Print each of the rows below word for word, without changing anything.

**Entries provided**
** Begin **

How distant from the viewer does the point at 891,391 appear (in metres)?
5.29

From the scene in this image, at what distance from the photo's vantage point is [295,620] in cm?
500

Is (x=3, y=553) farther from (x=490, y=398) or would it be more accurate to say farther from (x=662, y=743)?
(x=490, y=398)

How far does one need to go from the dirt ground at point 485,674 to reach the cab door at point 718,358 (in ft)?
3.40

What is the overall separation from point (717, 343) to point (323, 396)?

** End **

**Task response**
How distant from the viewer does the point at 891,391 appear (in metres)?
5.29

From the scene in this image, at what distance from the photo's vantage point is [295,620] in cm?
500

Is (x=3, y=553) farther from (x=490, y=398) or would it be more accurate to say farther from (x=662, y=743)?
(x=490, y=398)

How far does one need to go from the dirt ground at point 485,674 to reach the cab door at point 718,358 (in ft)?
3.40

What is the overall separation from point (717, 343) to point (323, 396)?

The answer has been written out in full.